ECLI:NL:GHARL:2018:1457

Gerechtshof Arnhem-Leeuwarden

Datum uitspraak
8 februari 2018
Publicatiedatum
14 februari 2018
Zaaknummer
200.221.300/01
Instantie
Gerechtshof Arnhem-Leeuwarden
Type
Uitspraak
Rechtsgebied
Civiel recht; Personen- en familierecht
Procedures
  • Hoger beroep
Vindplaatsen
  • Rechtspraak.nl
AI samenvatting door LexboostAutomatisch gegenereerd

Beëindiging van het gezag over minderjarigen in het kader van de beoordeling van de opvoedingscapaciteiten van ouders

In deze zaak heeft het Gerechtshof Arnhem-Leeuwarden op 8 februari 2018 uitspraak gedaan in hoger beroep over de beëindiging van het gezag van de vader over zijn dochter [de minderjarige1]. De vader en de moeder hebben een relatie gehad en zijn gezamenlijk belast met het ouderlijk gezag over [de minderjarige1], die in juni 2011 onder toezicht is gesteld. De Raad voor de Kinderbescherming heeft in 2016 verzocht om het gezag van de ouders te beëindigen, wat door de rechtbank is toegewezen. De vader heeft in hoger beroep verzocht deze beslissing te vernietigen, maar het hof heeft geoordeeld dat de aanvaardbare termijn voor terugplaatsing van [de minderjarige1] bij de vader is verstreken. Het hof heeft daarbij de ontwikkeling van het kind en de noodzaak van continuïteit in de opvoedingssituatie zwaar laten wegen. De vader heeft in het verleden niet altijd zijn verantwoordelijkheden kunnen dragen, wat heeft geleid tot zorgen over de opvoedcapaciteiten. De Raad en de GI hebben bevestigd dat de vader niet in staat is om de zorg voor [de minderjarige1] op zich te nemen. Het hof heeft de bestreden beschikking van de rechtbank bekrachtigd, waarbij het belang van het kind voorop staat. De vader blijft echter recht houden op informatie over de ontwikkeling van zijn dochter en kan contact met haar hebben, voor zover haar belang dit toelaat.

- **Opdracht 1**
Zet de alinea uit de uitspraak over de gezagsbeëindiging die begint met "In deze zaak heeft het Gerechtshof" om in een beknopte opsomming van de belangrijkste feiten.
- **Opdracht 2**
Schrijf de uitspraak over de gezagsbeëindiging verder, beginnend na de laatste zin van de samenvatting.

- **Gegeven lijst**
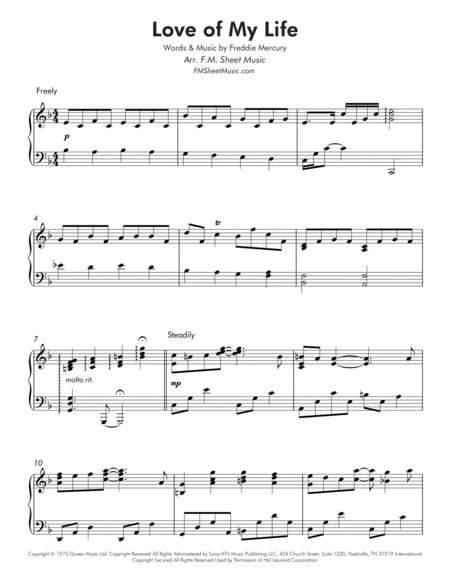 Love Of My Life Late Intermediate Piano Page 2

--

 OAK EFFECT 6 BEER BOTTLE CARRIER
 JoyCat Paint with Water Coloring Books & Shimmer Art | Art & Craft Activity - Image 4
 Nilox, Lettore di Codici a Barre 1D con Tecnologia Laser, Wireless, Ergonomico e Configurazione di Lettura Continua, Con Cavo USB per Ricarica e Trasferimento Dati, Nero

- **Antwoord 1**
- Het Gerechtshof Arnhem-Leeuwarden deed op 8 februari 2018 uitspraak in hoger beroep over de beëindiging van het gezag van de vader over zijn dochter [de minderjarige1].
- De vader en de moeder hebben een relatie gehad en oefenden samen het ouderlijk gezag uit.
- [de minderjarige1] is in juni 2011 onder toezicht gesteld.
- In 2016 verzocht de Raad voor de Kinderbescherming om beëindiging van het gezag van de ouders, wat de rechtbank toewees.
- De vader vroeg in hoger beroep om vernietiging van die beslissing.
- Volgens het hof is de aanvaardbare termijn voor terugplaatsing bij de vader verstreken; de ontwikkeling van het kind en de continuïteit van de opvoedingssituatie wogen zwaar.
- De vader kon in het verleden niet altijd zijn verantwoordelijkheden dragen, wat tot zorgen over zijn opvoedcapaciteiten leidde.
- De Raad en de GI bevestigden dat de vader de zorg voor [de minderjarige1] niet op zich kan nemen.
- Het hof bekrachtigde de beschikking van de rechtbank, met het belang van het kind voorop.
- De vader behoudt recht op informatie over de ontwikkeling van zijn dochter en kan contact met haar hebben voor zover haar belang dit toelaat.

- **Antwoord 2**
Uitspraak

GERECHTSHOF ARNHEM-LEEUWARDEN

locatie Leeuwarden
afdeling civiel recht
zaaknummer gerechtshof 200.221.300/01
(zaaknummer rechtbank C/08/184375 / FA RK 16-736)
beschikking van 8 februari 2018
inzake
[verzoeker],
wonende te [A] ,
verzoeker,
verder te noemen: de vader,
advocaat: mr. L. van Straten te Hengelo,
en
de raad voor de kinderbeschermingregio Overijssel,
kantoorhoudend te Almelo,
verweerder,
verder te noemen: de raad,
en
[de pleegouders],
wonende op een geheim adres,
verder te noemen: de pleegouders,
advocaat mr. G.R. Dorhout-Tielken te Soest.
Als overige belanghebbenden zijn aangemerkt:
de gecertificeerde instelling
stichting Jeugdbescherming Overijsselregiokantoor Almelo,
verder te noemen: de GI,
en
[de moeder],
wonende op een geheim adres,
verder te noemen: de moeder,
advocaat: mr. B.J. de Groot te Haarlem.

1.Het geding in eerste aanleg

Het hof verwijst voor het verloop van het geding in eerste aanleg naar de beschikkingen van de meervoudige kamer van de rechtbank Overijssel, zittingsplaats Zwolle (Team Familierecht en Jeugdrecht), van 20 juli 2016 en 1 mei 2017 (hierna: de bestreden beschikking), uitgesproken onder voormeld zaaknummer.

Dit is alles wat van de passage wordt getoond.